Attack landscape summary. Every invisible speculation design we have evaluated is vulnerable to at least one of the attacks described above. Table 1 summarizes which defenses are vulnerable to which attack combinations. The differences in security manifest in whether an attacker can reorder unprotected victim accesses or must rely on its own access as a “reference clock.”

3.3 Existence of Interference Gadgets/Targets (Senders)

We refer to the combination of an interference gadget and a target as a sender, i.e., the sending side of the cache covert channel. It is natural to ask if senders exist in “the wild,” given their specific structure. There are several real-world attack settings [25] in which the attacker has some control over the instruction stream and can craft senders. These settings include (1) the in-domain setting, where a software sandbox executes attacker-controller code, as in the case of in-browser JavaScript code or user-supplied Linux eBPF kernel extensions [40]; and (2) the domain-bypass setting, where the attacker runs its own program, attempting to use its mis-speculated
execution to steal secrets from another hardware protection domain, e.g., Meltdown [34]. Finding whether speculative interference senders exist in victim programs is interesting future work.

Conceptually, however, even the fact that senders might exist creates uncertainty about security on an invisible speculation system. Users and developers cannot know if their program contains a sender without performing program analysis to verify their non-existence. Having to rely on such analysis to guarantee security undermines the efficacy of invisible speculation as a software-transparent hardware defense.

◆ SOURCE EXCERPT ◆
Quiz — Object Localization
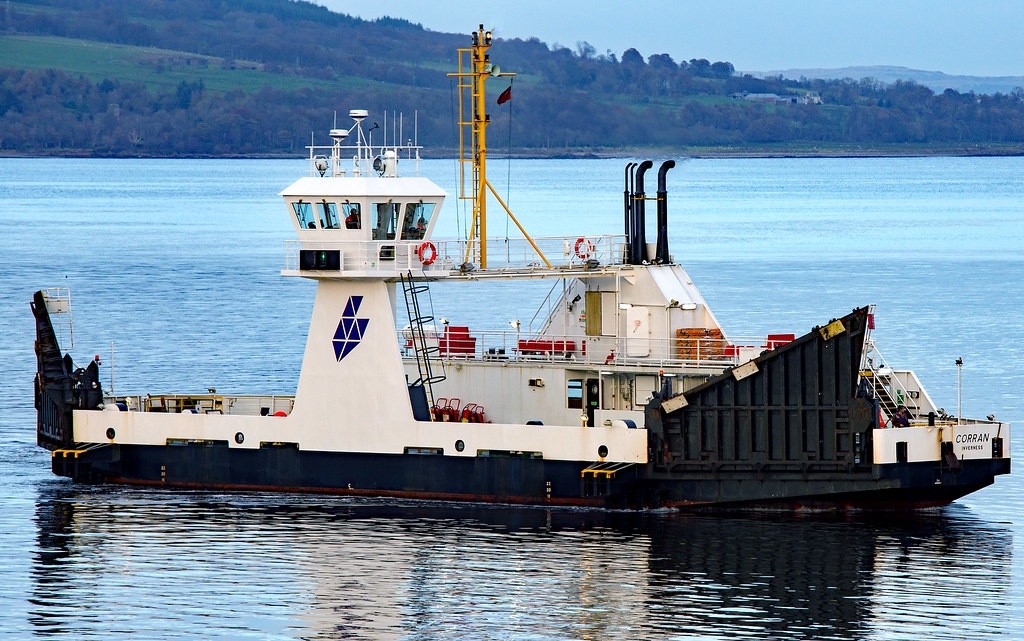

◆ STATED EXERCISE 1 ◆
In the passage on invisible speculation attacks, rewrite the portion starting at "We refer to" and ending at "interesting future work.", with "in-domain setting" replaced by "same-domain setting".
◆ STATED EXERCISE 2 ◆
Answer these questions using the passage on invisible speculation attacks:
(a) What does the passage call the combination of an interference gadget and a target?
(b) Which attack is given as an example of the domain-bypass setting?
(c) What must users and developers perform to know whether their program contains a sender?
◆ STATED EXERCISE 3 ◆
Summarize the passage on invisible speculation attacks in two sentences.

◆ TASK ANSWER 1 ◆
We refer to the combination of an interference gadget and a target as a sender, i.e., the sending side of the cache covert channel. It is natural to ask if senders exist in “the wild,” given their specific structure. There are several real-world attack settings [25] in which the attacker has some control over the instruction stream and can craft senders. These settings include (1) the same-domain setting, where a software sandbox executes attacker-controller code, as in the case of in-browser JavaScript code or user-supplied Linux eBPF kernel extensions [40]; and (2) the domain-bypass setting, where the attacker runs its own program, attempting to use its mis-speculated
execution to steal secrets from another hardware protection domain, e.g., Meltdown [34]. Finding whether speculative interference senders exist in victim programs is interesting future work.

◆ TASK ANSWER 2 ◆
(a) A sender, meaning the sending side of the cache covert channel.
(b) Meltdown.
(c) Program analysis to verify that senders do not exist.

◆ TASK ANSWER 3 ◆
Every invisible speculation design evaluated is vulnerable to at least one of the described attacks, which rely on senders, each a combination of an interference gadget and a target. Attackers can craft senders in in-domain and domain-bypass settings, and even the possibility that senders exist in victim programs undermines invisible speculation as a software-transparent defense, because their absence can only be confirmed through program analysis.